CORRESP 1 filename1.htm CORRESP

Sorrento Therapeutics, Inc.

4955 Directors Place

San Diego, California 92121

July 13, 2021

VIA EDGAR

Securities and Exchange Commission

100 F Street, NE

Washington, D.C. 20549-0406

 

  Re:

Sorrento Therapeutics, Inc.

Registration Statement on Form S-3, Filed on June 25, 2021

File No. 333-257412

Ladies and Gentlemen:

Pursuant to Rule 461 under the Securities Act of 1933, as amended, Sorrento Therapeutics, Inc. (the “Company”) hereby requests that the effectiveness of the Registration Statement on Form S-3 (Registration No. 333-257412) of the Company (the “Registration Statement”), filed with the Securities and Exchange Commission on June 25, 2021 be accelerated so that such Registration Statement shall become effective at 4:30 p.m. (Eastern Time) on July 15, 2021, or as soon as possible thereafter.

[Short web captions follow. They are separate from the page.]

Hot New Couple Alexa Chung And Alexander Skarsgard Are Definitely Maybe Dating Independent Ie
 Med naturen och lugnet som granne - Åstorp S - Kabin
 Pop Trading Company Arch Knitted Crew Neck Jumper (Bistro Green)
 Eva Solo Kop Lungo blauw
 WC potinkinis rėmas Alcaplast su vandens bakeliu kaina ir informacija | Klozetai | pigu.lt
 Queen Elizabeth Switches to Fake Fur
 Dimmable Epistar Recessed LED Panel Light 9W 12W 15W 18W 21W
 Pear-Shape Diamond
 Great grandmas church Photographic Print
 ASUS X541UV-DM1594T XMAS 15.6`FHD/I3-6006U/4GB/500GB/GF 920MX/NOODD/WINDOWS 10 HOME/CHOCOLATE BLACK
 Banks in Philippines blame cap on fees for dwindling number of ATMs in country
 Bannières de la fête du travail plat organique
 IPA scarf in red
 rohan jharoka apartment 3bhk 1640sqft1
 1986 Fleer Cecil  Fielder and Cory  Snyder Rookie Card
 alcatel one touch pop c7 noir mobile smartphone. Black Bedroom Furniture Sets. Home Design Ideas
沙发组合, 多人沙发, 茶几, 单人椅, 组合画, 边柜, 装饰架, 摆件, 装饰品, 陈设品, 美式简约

There are no underwriters for this proposed offering, which is an offering of the Company’s common stock by selling stockholders.

The Company hereby confirms that it is aware of its responsibilities under the Securities Act of 1933, as amended, and the Securities Exchange Act of 1934, as amended, as they relate to the proposed offering of the securities specified in the Registration Statement.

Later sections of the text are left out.